Switching to Secondary Is Faster

A practical workflow that routes boilerplate and spec generation to a smaller model, reserving the flagship for review and novel problems.

Wayne Lau

  ·  2 min read

Remember, switching to your pistol is always faster than reloading.

The same idea applies to LLM workflows.

Most of the time, you don’t need a flagship model to scaffold a project. Boilerplate, spec drafts, and initial plans are all tasks where a smaller model can do the heavy lifting. Then you pass the result to a larger model for review.

Why this works #

Prefill is usually a single forward pass (not counting advanced stuff like chunking and sequence parallelism). Fundamentally, the next token is just model.forward(). How does this help?

Say your initial prompt is 16k tokens (a rough ballpark for a Claude Code session) and you need to generate another 16k tokens of output (tool calls, reads, edits included). If your large model generates at 50t/s, a small model can easily hit 200t/s. That’s 80 seconds versus 320 seconds for the same 16k tokens.

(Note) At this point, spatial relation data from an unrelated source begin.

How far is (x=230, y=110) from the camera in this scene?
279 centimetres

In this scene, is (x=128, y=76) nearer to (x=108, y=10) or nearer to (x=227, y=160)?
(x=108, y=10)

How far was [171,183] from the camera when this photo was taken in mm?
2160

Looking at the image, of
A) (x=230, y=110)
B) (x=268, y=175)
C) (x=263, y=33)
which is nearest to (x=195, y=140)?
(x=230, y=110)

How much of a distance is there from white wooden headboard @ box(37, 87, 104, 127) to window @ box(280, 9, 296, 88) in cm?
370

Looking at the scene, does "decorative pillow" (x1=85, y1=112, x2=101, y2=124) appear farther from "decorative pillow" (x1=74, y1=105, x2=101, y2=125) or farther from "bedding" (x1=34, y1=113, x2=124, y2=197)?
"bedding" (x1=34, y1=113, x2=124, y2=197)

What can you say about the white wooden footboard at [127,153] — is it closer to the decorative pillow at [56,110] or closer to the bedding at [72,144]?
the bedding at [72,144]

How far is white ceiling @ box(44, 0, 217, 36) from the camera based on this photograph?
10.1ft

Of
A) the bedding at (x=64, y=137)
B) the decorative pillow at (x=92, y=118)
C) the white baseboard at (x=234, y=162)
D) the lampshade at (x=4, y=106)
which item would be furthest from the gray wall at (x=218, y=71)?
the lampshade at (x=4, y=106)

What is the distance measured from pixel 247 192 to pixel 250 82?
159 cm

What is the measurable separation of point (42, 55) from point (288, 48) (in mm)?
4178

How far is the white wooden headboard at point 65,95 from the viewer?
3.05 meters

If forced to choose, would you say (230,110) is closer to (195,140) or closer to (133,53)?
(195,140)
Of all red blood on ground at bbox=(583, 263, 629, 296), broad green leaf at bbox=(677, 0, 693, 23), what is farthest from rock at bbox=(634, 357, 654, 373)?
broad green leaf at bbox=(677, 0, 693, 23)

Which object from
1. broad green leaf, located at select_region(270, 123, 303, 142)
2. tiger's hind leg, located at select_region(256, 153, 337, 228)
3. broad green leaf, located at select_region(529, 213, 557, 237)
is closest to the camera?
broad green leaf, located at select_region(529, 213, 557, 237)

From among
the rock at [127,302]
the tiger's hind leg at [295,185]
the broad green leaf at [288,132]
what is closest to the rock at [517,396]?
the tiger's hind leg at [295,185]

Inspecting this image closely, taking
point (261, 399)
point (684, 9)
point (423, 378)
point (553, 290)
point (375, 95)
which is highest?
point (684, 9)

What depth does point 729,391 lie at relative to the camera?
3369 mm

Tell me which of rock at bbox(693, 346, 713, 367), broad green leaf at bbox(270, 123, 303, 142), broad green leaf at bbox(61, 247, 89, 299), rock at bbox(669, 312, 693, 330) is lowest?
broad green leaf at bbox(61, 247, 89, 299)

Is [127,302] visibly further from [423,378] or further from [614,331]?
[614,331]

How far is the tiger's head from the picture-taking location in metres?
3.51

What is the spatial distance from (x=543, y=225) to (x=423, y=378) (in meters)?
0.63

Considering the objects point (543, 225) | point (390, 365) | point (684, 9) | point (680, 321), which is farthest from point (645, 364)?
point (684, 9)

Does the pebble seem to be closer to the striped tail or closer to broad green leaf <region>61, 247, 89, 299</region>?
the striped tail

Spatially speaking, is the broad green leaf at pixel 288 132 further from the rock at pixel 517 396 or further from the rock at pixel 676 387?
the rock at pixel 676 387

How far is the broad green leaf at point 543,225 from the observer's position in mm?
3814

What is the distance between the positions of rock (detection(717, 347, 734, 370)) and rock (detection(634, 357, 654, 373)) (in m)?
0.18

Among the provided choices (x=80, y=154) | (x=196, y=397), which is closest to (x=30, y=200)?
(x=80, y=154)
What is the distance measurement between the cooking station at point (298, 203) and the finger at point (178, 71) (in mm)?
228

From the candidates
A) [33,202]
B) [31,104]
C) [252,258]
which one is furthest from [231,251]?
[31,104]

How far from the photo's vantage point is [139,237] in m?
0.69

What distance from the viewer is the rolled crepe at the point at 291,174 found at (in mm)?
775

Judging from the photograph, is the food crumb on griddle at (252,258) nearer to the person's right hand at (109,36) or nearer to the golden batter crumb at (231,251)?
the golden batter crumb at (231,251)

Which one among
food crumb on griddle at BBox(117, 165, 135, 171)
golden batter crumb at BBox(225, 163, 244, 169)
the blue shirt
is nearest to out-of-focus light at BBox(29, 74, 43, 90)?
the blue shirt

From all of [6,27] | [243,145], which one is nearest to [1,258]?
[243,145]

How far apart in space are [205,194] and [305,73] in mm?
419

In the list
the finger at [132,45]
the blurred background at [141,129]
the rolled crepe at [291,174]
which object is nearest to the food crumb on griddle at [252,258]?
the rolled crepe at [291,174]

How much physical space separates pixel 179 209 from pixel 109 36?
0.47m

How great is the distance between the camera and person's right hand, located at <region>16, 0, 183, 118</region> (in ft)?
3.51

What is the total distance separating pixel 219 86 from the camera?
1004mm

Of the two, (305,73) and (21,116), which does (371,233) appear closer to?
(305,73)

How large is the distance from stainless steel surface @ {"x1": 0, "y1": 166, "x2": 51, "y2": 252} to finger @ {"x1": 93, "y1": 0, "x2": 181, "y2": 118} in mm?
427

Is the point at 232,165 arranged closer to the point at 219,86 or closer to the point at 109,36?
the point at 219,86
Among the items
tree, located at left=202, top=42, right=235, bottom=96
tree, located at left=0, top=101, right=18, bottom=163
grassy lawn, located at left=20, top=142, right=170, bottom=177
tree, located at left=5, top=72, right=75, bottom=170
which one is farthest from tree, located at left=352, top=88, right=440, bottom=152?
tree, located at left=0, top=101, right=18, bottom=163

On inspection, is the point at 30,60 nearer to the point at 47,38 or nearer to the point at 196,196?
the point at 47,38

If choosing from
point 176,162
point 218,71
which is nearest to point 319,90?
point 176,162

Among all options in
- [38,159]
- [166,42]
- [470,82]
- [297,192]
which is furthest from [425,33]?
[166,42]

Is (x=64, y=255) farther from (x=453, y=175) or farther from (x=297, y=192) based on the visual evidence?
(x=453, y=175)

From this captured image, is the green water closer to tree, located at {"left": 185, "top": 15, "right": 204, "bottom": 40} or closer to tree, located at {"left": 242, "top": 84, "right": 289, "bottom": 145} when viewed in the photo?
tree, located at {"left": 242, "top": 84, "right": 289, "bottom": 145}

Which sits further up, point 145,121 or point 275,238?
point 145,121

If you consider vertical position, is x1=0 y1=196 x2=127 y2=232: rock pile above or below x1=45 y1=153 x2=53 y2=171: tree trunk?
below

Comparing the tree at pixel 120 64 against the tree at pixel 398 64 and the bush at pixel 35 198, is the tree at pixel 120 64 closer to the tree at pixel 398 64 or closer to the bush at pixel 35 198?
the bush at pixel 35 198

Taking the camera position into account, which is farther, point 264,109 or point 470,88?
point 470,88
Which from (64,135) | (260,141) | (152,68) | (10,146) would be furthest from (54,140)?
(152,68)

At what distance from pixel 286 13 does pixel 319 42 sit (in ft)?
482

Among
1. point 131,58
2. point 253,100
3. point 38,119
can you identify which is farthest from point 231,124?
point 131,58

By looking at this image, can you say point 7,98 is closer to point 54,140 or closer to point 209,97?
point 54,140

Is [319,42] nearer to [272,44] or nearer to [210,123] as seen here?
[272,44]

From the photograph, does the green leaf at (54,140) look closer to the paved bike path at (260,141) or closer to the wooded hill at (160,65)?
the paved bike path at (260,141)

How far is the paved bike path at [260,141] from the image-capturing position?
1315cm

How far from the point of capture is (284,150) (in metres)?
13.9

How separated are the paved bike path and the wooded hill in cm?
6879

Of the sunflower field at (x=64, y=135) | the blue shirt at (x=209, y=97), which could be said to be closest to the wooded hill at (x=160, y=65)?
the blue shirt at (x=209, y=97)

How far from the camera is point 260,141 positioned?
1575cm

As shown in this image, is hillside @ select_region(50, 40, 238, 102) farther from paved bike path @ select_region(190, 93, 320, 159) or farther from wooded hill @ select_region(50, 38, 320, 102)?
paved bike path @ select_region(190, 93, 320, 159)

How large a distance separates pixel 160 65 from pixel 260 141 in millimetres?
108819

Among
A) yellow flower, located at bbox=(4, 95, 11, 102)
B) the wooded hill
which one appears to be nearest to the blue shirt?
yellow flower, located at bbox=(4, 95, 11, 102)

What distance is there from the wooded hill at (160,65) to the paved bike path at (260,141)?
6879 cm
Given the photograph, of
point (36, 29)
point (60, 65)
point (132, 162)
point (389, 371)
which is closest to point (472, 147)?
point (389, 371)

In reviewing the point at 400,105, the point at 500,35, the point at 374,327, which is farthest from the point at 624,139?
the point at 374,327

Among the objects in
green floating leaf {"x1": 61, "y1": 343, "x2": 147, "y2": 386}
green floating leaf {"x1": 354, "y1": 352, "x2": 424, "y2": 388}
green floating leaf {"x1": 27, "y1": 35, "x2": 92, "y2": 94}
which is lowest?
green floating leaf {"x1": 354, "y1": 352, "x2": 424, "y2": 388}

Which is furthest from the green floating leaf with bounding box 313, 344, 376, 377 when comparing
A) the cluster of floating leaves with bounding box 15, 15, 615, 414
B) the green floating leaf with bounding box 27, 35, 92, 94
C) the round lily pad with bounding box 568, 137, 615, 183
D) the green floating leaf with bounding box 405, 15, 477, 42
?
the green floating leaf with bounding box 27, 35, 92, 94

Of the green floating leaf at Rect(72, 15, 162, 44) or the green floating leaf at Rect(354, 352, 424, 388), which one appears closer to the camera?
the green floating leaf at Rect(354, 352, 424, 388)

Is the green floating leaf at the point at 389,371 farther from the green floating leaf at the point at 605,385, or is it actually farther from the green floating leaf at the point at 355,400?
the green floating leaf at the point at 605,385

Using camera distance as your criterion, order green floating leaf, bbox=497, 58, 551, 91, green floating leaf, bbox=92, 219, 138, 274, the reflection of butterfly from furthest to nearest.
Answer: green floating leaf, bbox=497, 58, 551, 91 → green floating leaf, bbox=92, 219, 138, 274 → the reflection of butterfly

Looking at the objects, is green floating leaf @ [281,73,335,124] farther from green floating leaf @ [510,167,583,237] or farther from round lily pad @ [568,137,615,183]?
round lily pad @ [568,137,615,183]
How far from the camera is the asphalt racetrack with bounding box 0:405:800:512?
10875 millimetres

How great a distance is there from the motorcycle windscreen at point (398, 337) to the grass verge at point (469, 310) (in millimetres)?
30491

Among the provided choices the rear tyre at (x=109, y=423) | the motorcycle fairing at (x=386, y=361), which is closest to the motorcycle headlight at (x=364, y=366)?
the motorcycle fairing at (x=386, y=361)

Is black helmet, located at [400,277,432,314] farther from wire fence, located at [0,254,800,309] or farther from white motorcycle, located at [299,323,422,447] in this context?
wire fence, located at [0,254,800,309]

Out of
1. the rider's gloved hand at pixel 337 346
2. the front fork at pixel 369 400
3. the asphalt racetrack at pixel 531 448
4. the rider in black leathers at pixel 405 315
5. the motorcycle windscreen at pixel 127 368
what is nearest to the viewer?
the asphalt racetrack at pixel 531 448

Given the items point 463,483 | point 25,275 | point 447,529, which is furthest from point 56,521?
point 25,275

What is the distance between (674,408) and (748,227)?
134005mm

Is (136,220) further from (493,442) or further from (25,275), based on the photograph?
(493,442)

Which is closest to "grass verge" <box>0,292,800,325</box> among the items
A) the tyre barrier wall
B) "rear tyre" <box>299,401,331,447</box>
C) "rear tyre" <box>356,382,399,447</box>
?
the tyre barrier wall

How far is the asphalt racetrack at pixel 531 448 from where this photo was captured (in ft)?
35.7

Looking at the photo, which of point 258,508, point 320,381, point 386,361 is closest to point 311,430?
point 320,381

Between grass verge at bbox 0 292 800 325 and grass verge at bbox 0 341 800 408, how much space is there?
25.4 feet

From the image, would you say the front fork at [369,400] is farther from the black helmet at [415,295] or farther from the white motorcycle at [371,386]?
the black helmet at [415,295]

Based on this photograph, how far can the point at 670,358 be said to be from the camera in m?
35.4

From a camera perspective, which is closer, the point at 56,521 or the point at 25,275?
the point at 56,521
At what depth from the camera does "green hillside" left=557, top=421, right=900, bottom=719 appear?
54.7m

The concept is the same as speculative decoding. Modern decoders use a small draft model to propose multiple tokens at once, then the large model verifies them in parallel. Using a secondary model for the first pass is just speculative decoding scaled to 16k tokens.

The workflow #

Here’s what I’ve been doing:

  1. Plan — either with a small model for speed, or directly with a large model for precision. The large model is more accurate but spends more tokens on the planning stage.
  2. Review — pass the plan to a large model, fix what’s wrong.
  3. Generate code — small model implements from the refined spec.
  4. Review again — catch what the small model missed.

For the small model, I’ve been using Qwen 3.6 35b MoE. It’s fast enough to run locally and produces reasonable boilerplate. The large model then acts as a reviewer rather than a first-pass generator.

This hasn’t been tested on novel codebases. For truly new problems, I write the code myself and use the small model for repetitive tasks like generating tests and boilerplate.